• Dataset rows:

»»

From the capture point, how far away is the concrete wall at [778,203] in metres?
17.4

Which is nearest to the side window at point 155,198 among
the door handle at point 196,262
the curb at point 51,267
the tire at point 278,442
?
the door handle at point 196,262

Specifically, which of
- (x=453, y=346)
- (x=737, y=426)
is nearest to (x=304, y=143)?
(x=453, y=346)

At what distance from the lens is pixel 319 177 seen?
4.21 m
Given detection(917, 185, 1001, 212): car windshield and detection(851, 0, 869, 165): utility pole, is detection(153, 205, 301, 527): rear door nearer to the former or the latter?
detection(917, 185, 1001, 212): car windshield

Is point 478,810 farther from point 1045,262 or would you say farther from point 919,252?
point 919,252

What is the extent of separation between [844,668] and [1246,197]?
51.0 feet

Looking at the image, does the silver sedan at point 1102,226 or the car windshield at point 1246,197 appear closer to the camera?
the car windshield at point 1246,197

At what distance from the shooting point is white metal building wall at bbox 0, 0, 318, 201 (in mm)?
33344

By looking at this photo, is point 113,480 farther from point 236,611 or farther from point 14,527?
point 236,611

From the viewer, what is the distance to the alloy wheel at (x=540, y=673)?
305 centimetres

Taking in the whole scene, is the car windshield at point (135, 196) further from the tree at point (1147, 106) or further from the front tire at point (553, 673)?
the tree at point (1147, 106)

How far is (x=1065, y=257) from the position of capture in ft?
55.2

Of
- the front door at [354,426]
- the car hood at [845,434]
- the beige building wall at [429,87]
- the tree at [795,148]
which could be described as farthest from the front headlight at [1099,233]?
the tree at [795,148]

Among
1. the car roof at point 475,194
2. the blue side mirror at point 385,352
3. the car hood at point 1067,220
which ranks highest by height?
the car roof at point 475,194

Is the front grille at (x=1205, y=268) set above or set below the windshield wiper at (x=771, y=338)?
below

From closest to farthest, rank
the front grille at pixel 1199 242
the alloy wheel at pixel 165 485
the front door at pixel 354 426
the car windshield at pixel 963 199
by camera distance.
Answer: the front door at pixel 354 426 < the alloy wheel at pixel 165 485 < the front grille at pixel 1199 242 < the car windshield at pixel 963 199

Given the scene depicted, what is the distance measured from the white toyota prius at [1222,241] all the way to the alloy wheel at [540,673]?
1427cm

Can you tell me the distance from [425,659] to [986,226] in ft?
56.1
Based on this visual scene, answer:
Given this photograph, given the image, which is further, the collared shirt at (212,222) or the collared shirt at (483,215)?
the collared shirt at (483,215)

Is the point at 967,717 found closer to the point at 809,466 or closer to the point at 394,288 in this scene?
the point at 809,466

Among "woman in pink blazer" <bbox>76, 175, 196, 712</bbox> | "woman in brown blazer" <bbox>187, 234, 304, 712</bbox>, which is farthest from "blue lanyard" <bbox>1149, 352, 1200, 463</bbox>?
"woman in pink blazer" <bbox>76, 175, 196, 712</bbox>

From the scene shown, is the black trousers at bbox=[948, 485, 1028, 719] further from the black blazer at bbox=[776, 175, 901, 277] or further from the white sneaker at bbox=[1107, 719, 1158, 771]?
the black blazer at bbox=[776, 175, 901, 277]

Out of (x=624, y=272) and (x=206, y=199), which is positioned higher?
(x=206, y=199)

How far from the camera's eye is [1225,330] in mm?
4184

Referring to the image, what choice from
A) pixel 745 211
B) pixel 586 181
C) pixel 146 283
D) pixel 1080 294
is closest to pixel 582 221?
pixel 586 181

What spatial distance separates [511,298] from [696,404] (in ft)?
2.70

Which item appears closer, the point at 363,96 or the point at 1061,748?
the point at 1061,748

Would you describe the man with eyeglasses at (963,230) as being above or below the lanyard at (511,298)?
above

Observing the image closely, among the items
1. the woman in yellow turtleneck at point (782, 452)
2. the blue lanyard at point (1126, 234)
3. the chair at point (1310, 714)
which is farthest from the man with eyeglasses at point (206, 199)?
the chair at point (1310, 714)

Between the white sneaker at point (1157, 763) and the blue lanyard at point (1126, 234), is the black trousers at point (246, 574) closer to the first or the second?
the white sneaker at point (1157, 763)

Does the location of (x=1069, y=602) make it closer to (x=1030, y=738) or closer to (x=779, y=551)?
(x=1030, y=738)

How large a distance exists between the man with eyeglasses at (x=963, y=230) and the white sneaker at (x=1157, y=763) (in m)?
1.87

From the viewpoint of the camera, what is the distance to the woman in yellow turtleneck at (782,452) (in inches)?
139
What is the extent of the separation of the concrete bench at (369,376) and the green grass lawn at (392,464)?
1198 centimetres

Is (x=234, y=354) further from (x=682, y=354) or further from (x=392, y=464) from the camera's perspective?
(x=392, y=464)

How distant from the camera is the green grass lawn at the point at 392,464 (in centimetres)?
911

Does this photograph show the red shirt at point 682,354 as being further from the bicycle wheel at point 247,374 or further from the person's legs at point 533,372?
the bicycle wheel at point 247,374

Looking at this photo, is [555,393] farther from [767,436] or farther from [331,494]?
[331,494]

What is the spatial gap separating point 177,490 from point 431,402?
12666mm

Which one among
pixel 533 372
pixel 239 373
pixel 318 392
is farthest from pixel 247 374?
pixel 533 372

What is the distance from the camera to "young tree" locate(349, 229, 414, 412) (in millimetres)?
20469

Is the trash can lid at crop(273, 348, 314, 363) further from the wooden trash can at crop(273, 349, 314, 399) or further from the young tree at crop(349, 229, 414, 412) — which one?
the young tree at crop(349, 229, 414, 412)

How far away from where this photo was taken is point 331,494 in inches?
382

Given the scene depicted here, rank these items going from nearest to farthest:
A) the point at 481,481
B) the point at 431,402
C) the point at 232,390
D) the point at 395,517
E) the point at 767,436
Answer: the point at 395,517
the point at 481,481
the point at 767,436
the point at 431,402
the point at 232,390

««

• Short exercise: Revise the material above so that every instance of "concrete wall" becomes "brick wall", keeping everything else the same.

• Completed exercise:
From the capture point, how far away is the brick wall at [778,203] in metres?
17.4

Which is nearest to the side window at point 155,198 among
the door handle at point 196,262
the curb at point 51,267
the tire at point 278,442
?
the door handle at point 196,262

Specifically, which of
- (x=453, y=346)
- (x=737, y=426)
is nearest to (x=304, y=143)?
(x=453, y=346)

At what distance from the lens is pixel 319 177 seen?
4.21 m
Given detection(917, 185, 1001, 212): car windshield and detection(851, 0, 869, 165): utility pole, is detection(153, 205, 301, 527): rear door nearer to the former or the latter?
detection(917, 185, 1001, 212): car windshield

Is point 478,810 farther from point 1045,262 or would you say farther from point 919,252?
point 919,252

What is the extent of separation between [844,668] and [1246,197]?
51.0 feet

Looking at the image, does the silver sedan at point 1102,226 or the car windshield at point 1246,197 appear closer to the camera?
the car windshield at point 1246,197

At what distance from the shooting point is white metal building wall at bbox 0, 0, 318, 201 (in mm)?
33344

By looking at this photo, is point 113,480 farther from point 236,611 or farther from point 14,527?
point 236,611

From the viewer, what is the distance to the alloy wheel at (x=540, y=673)?
305 centimetres

Taking in the whole scene, is the car windshield at point (135, 196) further from the tree at point (1147, 106) or further from the front tire at point (553, 673)?
the tree at point (1147, 106)

How far is (x=1065, y=257) from the position of capture in ft?
55.2

Of
- the front door at [354,426]
- the car hood at [845,434]
- the beige building wall at [429,87]
- the tree at [795,148]
which could be described as farthest from the front headlight at [1099,233]?
the tree at [795,148]

Among
1. the car roof at point 475,194
2. the blue side mirror at point 385,352
3. the car hood at point 1067,220
which ranks highest by height?
the car roof at point 475,194

Is the front grille at (x=1205, y=268) set above or set below the windshield wiper at (x=771, y=338)?
below

From closest to farthest, rank
the front grille at pixel 1199 242
the alloy wheel at pixel 165 485
the front door at pixel 354 426
the car windshield at pixel 963 199
by camera distance.
Answer: the front door at pixel 354 426 < the alloy wheel at pixel 165 485 < the front grille at pixel 1199 242 < the car windshield at pixel 963 199

Given the scene depicted, what is the distance measured from the white toyota prius at [1222,241] all the way to the alloy wheel at [540,673]?
1427cm

Can you tell me the distance from [425,659] to [986,226] in ft?
56.1
Based on this visual scene, answer:
Given this photograph, given the image, which is further, the collared shirt at (212,222) or the collared shirt at (483,215)?
the collared shirt at (483,215)

Is the point at 967,717 found closer to the point at 809,466 or closer to the point at 394,288 in this scene?
the point at 809,466

Among "woman in pink blazer" <bbox>76, 175, 196, 712</bbox> | "woman in brown blazer" <bbox>187, 234, 304, 712</bbox>, which is farthest from "blue lanyard" <bbox>1149, 352, 1200, 463</bbox>?
"woman in pink blazer" <bbox>76, 175, 196, 712</bbox>

From the scene shown, is the black trousers at bbox=[948, 485, 1028, 719] further from the black blazer at bbox=[776, 175, 901, 277] or further from the white sneaker at bbox=[1107, 719, 1158, 771]?
the black blazer at bbox=[776, 175, 901, 277]

Out of (x=624, y=272) and (x=206, y=199), which is positioned higher?
(x=206, y=199)

How far from the camera's eye is [1225,330] in mm?
4184

Referring to the image, what choice from
A) pixel 745 211
B) pixel 586 181
C) pixel 146 283
D) pixel 1080 294
is closest to pixel 582 221?
pixel 586 181

What spatial distance separates [511,298] from [696,404] (in ft)?
2.70

Which item appears closer, the point at 363,96 or the point at 1061,748?
the point at 1061,748

Would you describe the man with eyeglasses at (963,230) as being above or below the lanyard at (511,298)?
above

Observing the image closely, among the items
1. the woman in yellow turtleneck at point (782, 452)
2. the blue lanyard at point (1126, 234)
3. the chair at point (1310, 714)
which is farthest from the man with eyeglasses at point (206, 199)?
the chair at point (1310, 714)

Between the white sneaker at point (1157, 763) and the blue lanyard at point (1126, 234), is the black trousers at point (246, 574) closer to the first or the second?
the white sneaker at point (1157, 763)

Does the location of (x=1069, y=602) make it closer to (x=1030, y=738) or closer to (x=779, y=551)?
(x=1030, y=738)

How large a distance exists between the man with eyeglasses at (x=963, y=230) and the white sneaker at (x=1157, y=763) (in m)?
1.87

From the viewpoint of the camera, what is the distance to the woman in yellow turtleneck at (782,452) (in inches)?
139
What is the extent of the separation of the concrete bench at (369,376) and the green grass lawn at (392,464)?
1198 centimetres

Is (x=234, y=354) further from (x=682, y=354) or further from (x=392, y=464) from the camera's perspective?
(x=392, y=464)

How distant from the camera is the green grass lawn at the point at 392,464 (in centimetres)?
911

Does this photograph show the red shirt at point 682,354 as being further from the bicycle wheel at point 247,374 or further from the person's legs at point 533,372?
the bicycle wheel at point 247,374

Looking at this photo, is [555,393] farther from [767,436] or farther from [331,494]?
[331,494]

What is the spatial gap separating point 177,490 from point 431,402?
12666mm

Which one among
pixel 533 372
pixel 239 373
pixel 318 392
is farthest from pixel 247 374?
pixel 533 372

What is the distance from the camera to "young tree" locate(349, 229, 414, 412) (in millimetres)?
20469

Is the trash can lid at crop(273, 348, 314, 363) further from the wooden trash can at crop(273, 349, 314, 399) or further from the young tree at crop(349, 229, 414, 412) — which one?
the young tree at crop(349, 229, 414, 412)

How far away from where this photo was taken is point 331,494 in inches?
382

Given the scene depicted here, rank these items going from nearest to farthest:
A) the point at 481,481
B) the point at 431,402
C) the point at 232,390
D) the point at 395,517
E) the point at 767,436
Answer: the point at 395,517
the point at 481,481
the point at 767,436
the point at 431,402
the point at 232,390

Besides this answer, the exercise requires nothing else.